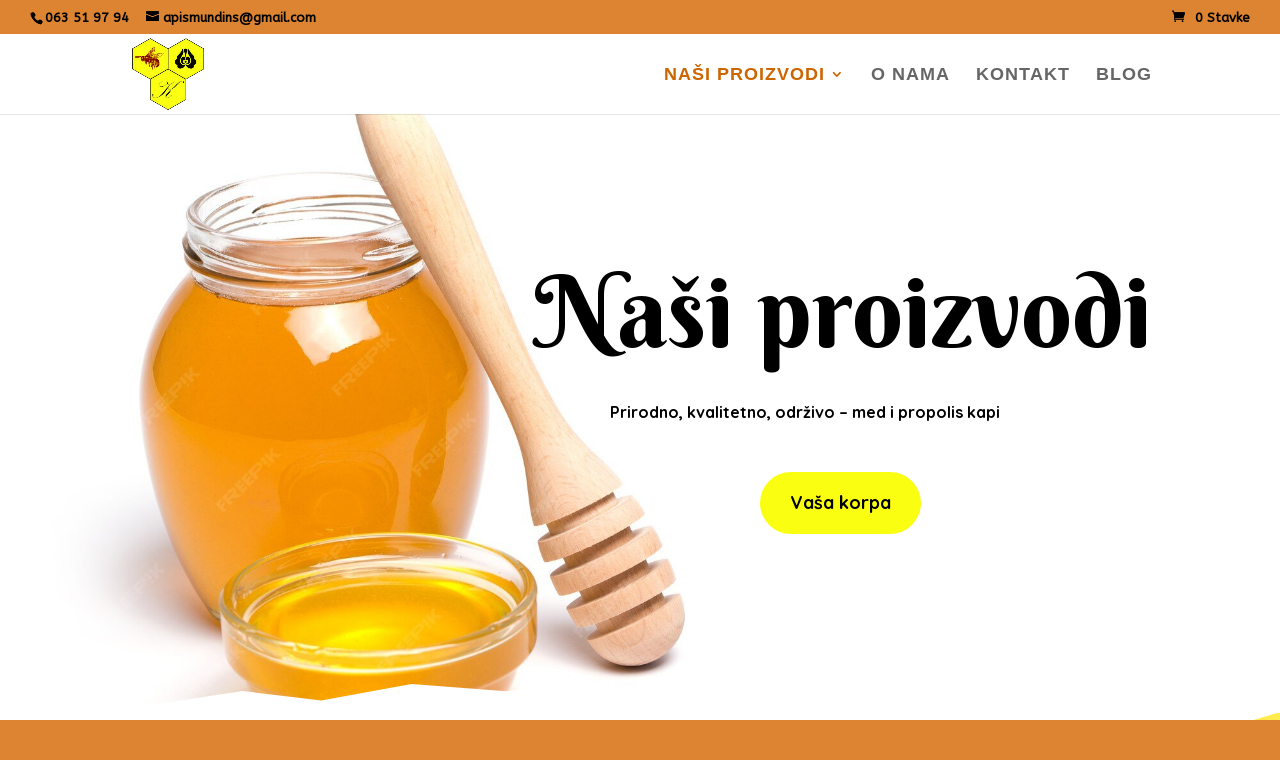

--- FILE ---
content_type: text/css
request_url: https://apismundi.com/wp-content/et-cache/48/et-core-unified-48.min.css?ver=1765290006
body_size: -23
content:
.menu-item-57 a::after{position:absolute;content:"";top:20px;left:0;width:0%;height:2px;background-color:#000000;transition-duration:0.5s}.menu-item-58 a::after{position:absolute;content:"";top:20px;left:0;width:0%;height:2px;background-color:#000000;transition-duration:0.5s}.menu-item-220 a::after{position:absolute;content:"";top:20px;left:0;width:0%;height:2px;background-color:#000000;transition-duration:0.5s}.menu-item-238 a::after{position:absolute;content:"";top:40px;left:0;width:0%;height:2px;background-color:#000000;transition-duration:0.5s}.menu-item-239 a::after{position:absolute;content:"";top:40px;left:0;width:0%;height:2px;background-color:#000000;transition-duration:0.5s}.menu-item-556 a::after{position:absolute;content:"";top:60px;left:0;width:0%;height:2px;background-color:#000000;transition-duration:0.5s}#top-menu a:hover::after{width:100%;left:0}#top-menu a:hover{opacity:1!important}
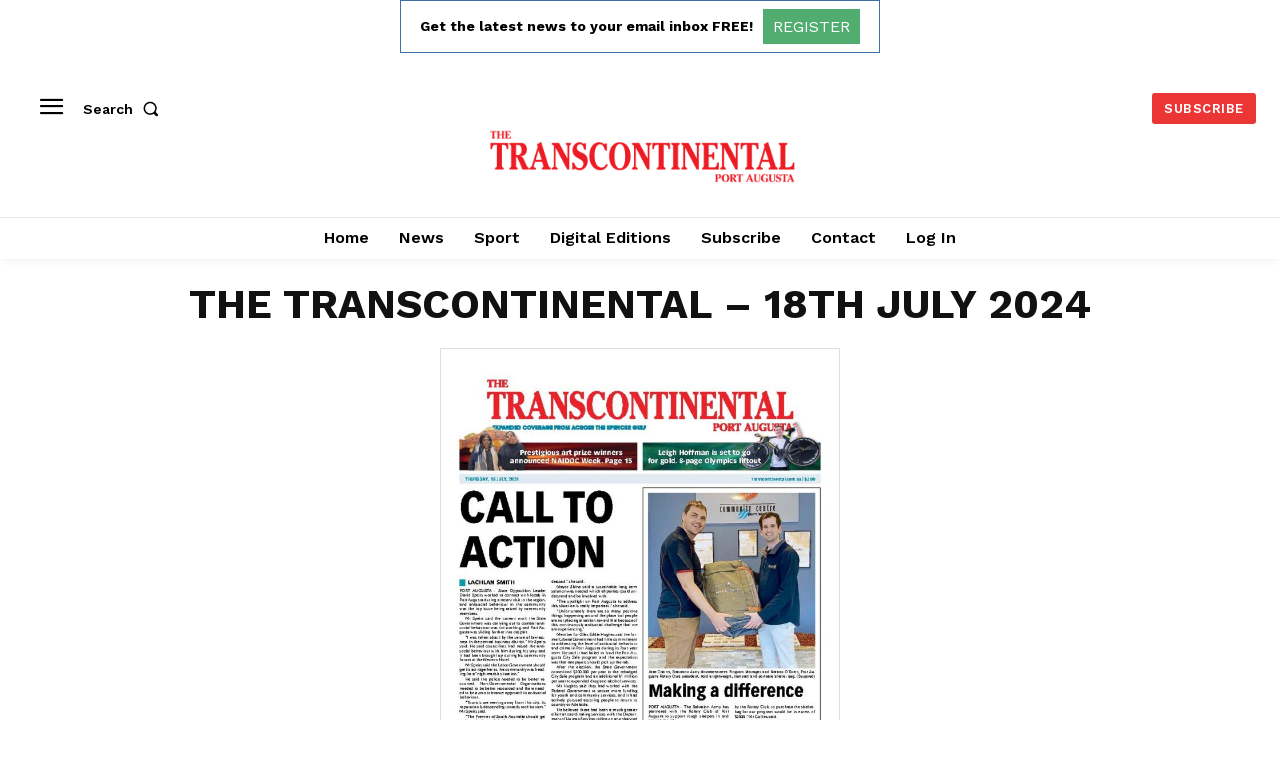

--- FILE ---
content_type: text/html; charset=utf-8
request_url: https://www.google.com/recaptcha/api2/aframe
body_size: 248
content:
<!DOCTYPE HTML><html><head><meta http-equiv="content-type" content="text/html; charset=UTF-8"></head><body><script nonce="wzU6dUK3mvCeid-FiiDyCQ">/** Anti-fraud and anti-abuse applications only. See google.com/recaptcha */ try{var clients={'sodar':'https://pagead2.googlesyndication.com/pagead/sodar?'};window.addEventListener("message",function(a){try{if(a.source===window.parent){var b=JSON.parse(a.data);var c=clients[b['id']];if(c){var d=document.createElement('img');d.src=c+b['params']+'&rc='+(localStorage.getItem("rc::a")?sessionStorage.getItem("rc::b"):"");window.document.body.appendChild(d);sessionStorage.setItem("rc::e",parseInt(sessionStorage.getItem("rc::e")||0)+1);localStorage.setItem("rc::h",'1769310902215');}}}catch(b){}});window.parent.postMessage("_grecaptcha_ready", "*");}catch(b){}</script></body></html>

• [Problem statement]:
Please return all of the material above exactly, minus any pictures.

• [Output for this task]:
--- FILE ---
content_type: text/css
request_url: https://apismundi.com/wp-content/et-cache/48/et-core-unified-48.min.css?ver=1765290006
body_size: -23
content:
.menu-item-57 a::after{position:absolute;content:"";top:20px;left:0;width:0%;height:2px;background-color:#000000;transition-duration:0.5s}.menu-item-58 a::after{position:absolute;content:"";top:20px;left:0;width:0%;height:2px;background-color:#000000;transition-duration:0.5s}.menu-item-220 a::after{position:absolute;content:"";top:20px;left:0;width:0%;height:2px;background-color:#000000;transition-duration:0.5s}.menu-item-238 a::after{position:absolute;content:"";top:40px;left:0;width:0%;height:2px;background-color:#000000;transition-duration:0.5s}.menu-item-239 a::after{position:absolute;content:"";top:40px;left:0;width:0%;height:2px;background-color:#000000;transition-duration:0.5s}.menu-item-556 a::after{position:absolute;content:"";top:60px;left:0;width:0%;height:2px;background-color:#000000;transition-duration:0.5s}#top-menu a:hover::after{width:100%;left:0}#top-menu a:hover{opacity:1!important}

--- FILE ---
content_type: text/html; charset=utf-8
request_url: https://www.google.com/recaptcha/api2/aframe
body_size: 248
content:
<!DOCTYPE HTML><html><head><meta http-equiv="content-type" content="text/html; charset=UTF-8"></head><body><script nonce="wzU6dUK3mvCeid-FiiDyCQ">/** Anti-fraud and anti-abuse applications only. See google.com/recaptcha */ try{var clients={'sodar':'https://pagead2.googlesyndication.com/pagead/sodar?'};window.addEventListener("message",function(a){try{if(a.source===window.parent){var b=JSON.parse(a.data);var c=clients[b['id']];if(c){var d=document.createElement('img');d.src=c+b['params']+'&rc='+(localStorage.getItem("rc::a")?sessionStorage.getItem("rc::b"):"");window.document.body.appendChild(d);sessionStorage.setItem("rc::e",parseInt(sessionStorage.getItem("rc::e")||0)+1);localStorage.setItem("rc::h",'1769310902215');}}}catch(b){}});window.parent.postMessage("_grecaptcha_ready", "*");}catch(b){}</script></body></html>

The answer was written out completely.